• _Work item_: Retype the whole listing that follows, with nothing added or left out.
------------------------------------------------------------
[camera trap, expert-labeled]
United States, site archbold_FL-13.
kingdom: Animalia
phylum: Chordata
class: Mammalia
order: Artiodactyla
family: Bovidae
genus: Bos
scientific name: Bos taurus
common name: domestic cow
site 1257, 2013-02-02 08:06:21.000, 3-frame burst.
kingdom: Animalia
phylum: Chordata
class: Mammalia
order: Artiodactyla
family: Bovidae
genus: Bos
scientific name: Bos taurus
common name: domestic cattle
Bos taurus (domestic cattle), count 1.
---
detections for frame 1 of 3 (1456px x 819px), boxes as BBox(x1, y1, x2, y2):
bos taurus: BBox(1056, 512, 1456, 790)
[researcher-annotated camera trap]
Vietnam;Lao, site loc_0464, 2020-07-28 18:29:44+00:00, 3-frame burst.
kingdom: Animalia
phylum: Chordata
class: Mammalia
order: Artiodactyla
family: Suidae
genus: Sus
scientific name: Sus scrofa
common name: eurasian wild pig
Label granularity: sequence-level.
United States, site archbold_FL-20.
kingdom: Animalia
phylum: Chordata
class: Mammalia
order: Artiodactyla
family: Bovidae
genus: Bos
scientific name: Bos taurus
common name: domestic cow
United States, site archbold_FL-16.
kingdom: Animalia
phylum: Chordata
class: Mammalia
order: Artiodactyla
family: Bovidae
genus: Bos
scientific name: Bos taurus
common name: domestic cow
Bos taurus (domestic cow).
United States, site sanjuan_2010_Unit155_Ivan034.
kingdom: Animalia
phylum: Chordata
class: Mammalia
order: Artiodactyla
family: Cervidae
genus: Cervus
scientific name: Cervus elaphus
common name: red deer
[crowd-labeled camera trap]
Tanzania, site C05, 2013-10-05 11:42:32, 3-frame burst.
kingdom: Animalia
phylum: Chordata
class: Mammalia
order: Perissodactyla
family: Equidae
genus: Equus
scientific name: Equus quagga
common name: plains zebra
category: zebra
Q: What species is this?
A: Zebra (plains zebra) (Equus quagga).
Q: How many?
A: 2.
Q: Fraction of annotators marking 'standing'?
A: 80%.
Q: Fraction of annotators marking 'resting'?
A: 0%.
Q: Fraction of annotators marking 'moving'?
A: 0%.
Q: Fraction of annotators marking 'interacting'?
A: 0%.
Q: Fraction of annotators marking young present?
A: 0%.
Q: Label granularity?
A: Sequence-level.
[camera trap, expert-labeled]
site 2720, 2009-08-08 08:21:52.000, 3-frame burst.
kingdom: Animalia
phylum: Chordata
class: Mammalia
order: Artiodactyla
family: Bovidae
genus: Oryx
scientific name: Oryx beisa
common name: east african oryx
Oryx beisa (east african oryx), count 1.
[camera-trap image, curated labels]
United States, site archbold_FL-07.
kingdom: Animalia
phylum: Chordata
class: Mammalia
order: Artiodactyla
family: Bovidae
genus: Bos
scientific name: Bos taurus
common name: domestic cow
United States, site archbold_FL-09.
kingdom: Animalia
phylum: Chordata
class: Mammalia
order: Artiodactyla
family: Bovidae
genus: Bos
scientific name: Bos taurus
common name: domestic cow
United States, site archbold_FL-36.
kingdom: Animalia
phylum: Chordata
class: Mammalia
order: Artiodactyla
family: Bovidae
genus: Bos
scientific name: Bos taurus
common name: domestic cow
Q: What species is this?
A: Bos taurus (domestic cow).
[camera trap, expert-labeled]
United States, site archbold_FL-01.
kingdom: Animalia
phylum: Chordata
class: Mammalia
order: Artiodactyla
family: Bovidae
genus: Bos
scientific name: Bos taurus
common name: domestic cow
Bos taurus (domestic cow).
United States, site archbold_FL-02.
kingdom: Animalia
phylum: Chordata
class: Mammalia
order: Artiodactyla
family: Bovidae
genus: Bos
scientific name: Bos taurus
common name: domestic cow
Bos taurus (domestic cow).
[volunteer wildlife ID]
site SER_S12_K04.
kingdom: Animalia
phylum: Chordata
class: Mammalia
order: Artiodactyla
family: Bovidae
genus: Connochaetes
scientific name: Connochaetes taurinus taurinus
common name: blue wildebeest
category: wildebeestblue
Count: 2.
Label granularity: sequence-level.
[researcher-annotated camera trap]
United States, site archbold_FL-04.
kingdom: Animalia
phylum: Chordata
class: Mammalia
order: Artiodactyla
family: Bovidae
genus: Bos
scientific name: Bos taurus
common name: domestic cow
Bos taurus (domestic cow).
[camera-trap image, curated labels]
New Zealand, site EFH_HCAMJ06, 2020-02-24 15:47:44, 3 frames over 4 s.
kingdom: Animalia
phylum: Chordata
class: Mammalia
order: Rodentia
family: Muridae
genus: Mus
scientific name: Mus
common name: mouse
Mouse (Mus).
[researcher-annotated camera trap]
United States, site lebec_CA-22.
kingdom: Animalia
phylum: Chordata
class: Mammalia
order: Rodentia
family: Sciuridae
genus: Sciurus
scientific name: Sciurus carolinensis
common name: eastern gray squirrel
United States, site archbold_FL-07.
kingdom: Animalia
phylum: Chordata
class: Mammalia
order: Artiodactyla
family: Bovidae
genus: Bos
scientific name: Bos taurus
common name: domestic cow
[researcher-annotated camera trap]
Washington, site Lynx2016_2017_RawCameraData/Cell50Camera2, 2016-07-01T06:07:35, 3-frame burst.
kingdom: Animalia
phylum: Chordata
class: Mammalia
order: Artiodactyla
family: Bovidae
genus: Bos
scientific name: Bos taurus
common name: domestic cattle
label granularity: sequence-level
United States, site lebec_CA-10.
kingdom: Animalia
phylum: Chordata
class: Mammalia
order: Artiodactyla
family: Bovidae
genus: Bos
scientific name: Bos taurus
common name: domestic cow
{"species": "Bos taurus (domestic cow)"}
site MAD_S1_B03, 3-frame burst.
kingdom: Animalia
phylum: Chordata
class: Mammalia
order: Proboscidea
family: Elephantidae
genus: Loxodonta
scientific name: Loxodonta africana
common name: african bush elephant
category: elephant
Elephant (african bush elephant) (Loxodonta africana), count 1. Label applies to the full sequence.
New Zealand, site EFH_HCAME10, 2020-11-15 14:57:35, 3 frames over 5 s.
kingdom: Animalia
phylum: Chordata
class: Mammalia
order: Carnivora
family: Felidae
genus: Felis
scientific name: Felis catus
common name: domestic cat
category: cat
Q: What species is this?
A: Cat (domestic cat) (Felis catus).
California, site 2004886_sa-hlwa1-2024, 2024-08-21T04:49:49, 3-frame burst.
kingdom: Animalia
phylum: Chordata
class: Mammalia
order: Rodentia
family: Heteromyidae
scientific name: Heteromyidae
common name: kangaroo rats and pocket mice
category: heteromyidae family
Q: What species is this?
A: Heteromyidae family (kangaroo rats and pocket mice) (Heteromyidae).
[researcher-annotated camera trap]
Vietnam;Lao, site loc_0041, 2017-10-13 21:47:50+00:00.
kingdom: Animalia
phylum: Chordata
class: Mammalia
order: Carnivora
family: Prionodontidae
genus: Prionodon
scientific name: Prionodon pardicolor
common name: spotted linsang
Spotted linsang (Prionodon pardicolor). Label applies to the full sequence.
------------------------------------------------------------
• _Your solution_:
[camera trap, expert-labeled]
United States, site archbold_FL-13.
kingdom: Animalia
phylum: Chordata
class: Mammalia
order: Artiodactyla
family: Bovidae
genus: Bos
scientific name: Bos taurus
common name: domestic cow
site 1257, 2013-02-02 08:06:21.000, 3-frame burst.
kingdom: Animalia
phylum: Chordata
class: Mammalia
order: Artiodactyla
family: Bovidae
genus: Bos
scientific name: Bos taurus
common name: domestic cattle
Bos taurus (domestic cattle), count 1.
---
detections for frame 1 of 3 (1456px x 819px), boxes as BBox(x1, y1, x2, y2):
bos taurus: BBox(1056, 512, 1456, 790)
[researcher-annotated camera trap]
Vietnam;Lao, site loc_0464, 2020-07-28 18:29:44+00:00, 3-frame burst.
kingdom: Animalia
phylum: Chordata
class: Mammalia
order: Artiodactyla
family: Suidae
genus: Sus
scientific name: Sus scrofa
common name: eurasian wild pig
Label granularity: sequence-level.
United States, site archbold_FL-20.
kingdom: Animalia
phylum: Chordata
class: Mammalia
order: Artiodactyla
family: Bovidae
genus: Bos
scientific name: Bos taurus
common name: domestic cow
United States, site archbold_FL-16.
kingdom: Animalia
phylum: Chordata
class: Mammalia
order: Artiodactyla
family: Bovidae
genus: Bos
scientific name: Bos taurus
common name: domestic cow
Bos taurus (domestic cow).
United States, site sanjuan_2010_Unit155_Ivan034.
kingdom: Animalia
phylum: Chordata
class: Mammalia
order: Artiodactyla
family: Cervidae
genus: Cervus
scientific name: Cervus elaphus
common name: red deer
[crowd-labeled camera trap]
Tanzania, site C05, 2013-10-05 11:42:32, 3-frame burst.
kingdom: Animalia
phylum: Chordata
class: Mammalia
order: Perissodactyla
family: Equidae
genus: Equus
scientific name: Equus quagga
common name: plains zebra
category: zebra
Q: What species is this?
A: Zebra (plains zebra) (Equus quagga).
Q: How many?
A: 2.
Q: Fraction of annotators marking 'standing'?
A: 80%.
Q: Fraction of annotators marking 'resting'?
A: 0%.
Q: Fraction of annotators marking 'moving'?
A: 0%.
Q: Fraction of annotators marking 'interacting'?
A: 0%.
Q: Fraction of annotators marking young present?
A: 0%.
Q: Label granularity?
A: Sequence-level.
[camera trap, expert-labeled]
site 2720, 2009-08-08 08:21:52.000, 3-frame burst.
kingdom: Animalia
phylum: Chordata
class: Mammalia
order: Artiodactyla
family: Bovidae
genus: Oryx
scientific name: Oryx beisa
common name: east african oryx
Oryx beisa (east african oryx), count 1.
[camera-trap image, curated labels]
United States, site archbold_FL-07.
kingdom: Animalia
phylum: Chordata
class: Mammalia
order: Artiodactyla
family: Bovidae
genus: Bos
scientific name: Bos taurus
common name: domestic cow
United States, site archbold_FL-09.
kingdom: Animalia
phylum: Chordata
class: Mammalia
order: Artiodactyla
family: Bovidae
genus: Bos
scientific name: Bos taurus
common name: domestic cow
United States, site archbold_FL-36.
kingdom: Animalia
phylum: Chordata
class: Mammalia
order: Artiodactyla
family: Bovidae
genus: Bos
scientific name: Bos taurus
common name: domestic cow
Q: What species is this?
A: Bos taurus (domestic cow).
[camera trap, expert-labeled]
United States, site archbold_FL-01.
kingdom: Animalia
phylum: Chordata
class: Mammalia
order: Artiodactyla
family: Bovidae
genus: Bos
scientific name: Bos taurus
common name: domestic cow
Bos taurus (domestic cow).
United States, site archbold_FL-02.
kingdom: Animalia
phylum: Chordata
class: Mammalia
order: Artiodactyla
family: Bovidae
genus: Bos
scientific name: Bos taurus
common name: domestic cow
Bos taurus (domestic cow).
[volunteer wildlife ID]
site SER_S12_K04.
kingdom: Animalia
phylum: Chordata
class: Mammalia
order: Artiodactyla
family: Bovidae
genus: Connochaetes
scientific name: Connochaetes taurinus taurinus
common name: blue wildebeest
category: wildebeestblue
Count: 2.
Label granularity: sequence-level.
[researcher-annotated camera trap]
United States, site archbold_FL-04.
kingdom: Animalia
phylum: Chordata
class: Mammalia
order: Artiodactyla
family: Bovidae
genus: Bos
scientific name: Bos taurus
common name: domestic cow
Bos taurus (domestic cow).
[camera-trap image, curated labels]
New Zealand, site EFH_HCAMJ06, 2020-02-24 15:47:44, 3 frames over 4 s.
kingdom: Animalia
phylum: Chordata
class: Mammalia
order: Rodentia
family: Muridae
genus: Mus
scientific name: Mus
common name: mouse
Mouse (Mus).
[researcher-annotated camera trap]
United States, site lebec_CA-22.
kingdom: Animalia
phylum: Chordata
class: Mammalia
order: Rodentia
family: Sciuridae
genus: Sciurus
scientific name: Sciurus carolinensis
common name: eastern gray squirrel
United States, site archbold_FL-07.
kingdom: Animalia
phylum: Chordata
class: Mammalia
order: Artiodactyla
family: Bovidae
genus: Bos
scientific name: Bos taurus
common name: domestic cow
[researcher-annotated camera trap]
Washington, site Lynx2016_2017_RawCameraData/Cell50Camera2, 2016-07-01T06:07:35, 3-frame burst.
kingdom: Animalia
phylum: Chordata
class: Mammalia
order: Artiodactyla
family: Bovidae
genus: Bos
scientific name: Bos taurus
common name: domestic cattle
label granularity: sequence-level
United States, site lebec_CA-10.
kingdom: Animalia
phylum: Chordata
class: Mammalia
order: Artiodactyla
family: Bovidae
genus: Bos
scientific name: Bos taurus
common name: domestic cow
{"species": "Bos taurus (domestic cow)"}
site MAD_S1_B03, 3-frame burst.
kingdom: Animalia
phylum: Chordata
class: Mammalia
order: Proboscidea
family: Elephantidae
genus: Loxodonta
scientific name: Loxodonta africana
common name: african bush elephant
category: elephant
Elephant (african bush elephant) (Loxodonta africana), count 1. Label applies to the full sequence.
New Zealand, site EFH_HCAME10, 2020-11-15 14:57:35, 3 frames over 5 s.
kingdom: Animalia
phylum: Chordata
class: Mammalia
order: Carnivora
family: Felidae
genus: Felis
scientific name: Felis catus
common name: domestic cat
category: cat
Q: What species is this?
A: Cat (domestic cat) (Felis catus).
California, site 2004886_sa-hlwa1-2024, 2024-08-21T04:49:49, 3-frame burst.
kingdom: Animalia
phylum: Chordata
class: Mammalia
order: Rodentia
family: Heteromyidae
scientific name: Heteromyidae
common name: kangaroo rats and pocket mice
category: heteromyidae family
Q: What species is this?
A: Heteromyidae family (kangaroo rats and pocket mice) (Heteromyidae).
[researcher-annotated camera trap]
Vietnam;Lao, site loc_0041, 2017-10-13 21:47:50+00:00.
kingdom: Animalia
phylum: Chordata
class: Mammalia
order: Carnivora
family: Prionodontidae
genus: Prionodon
scientific name: Prionodon pardicolor
common name: spotted linsang
Spotted linsang (Prionodon pardicolor). Label applies to the full sequence.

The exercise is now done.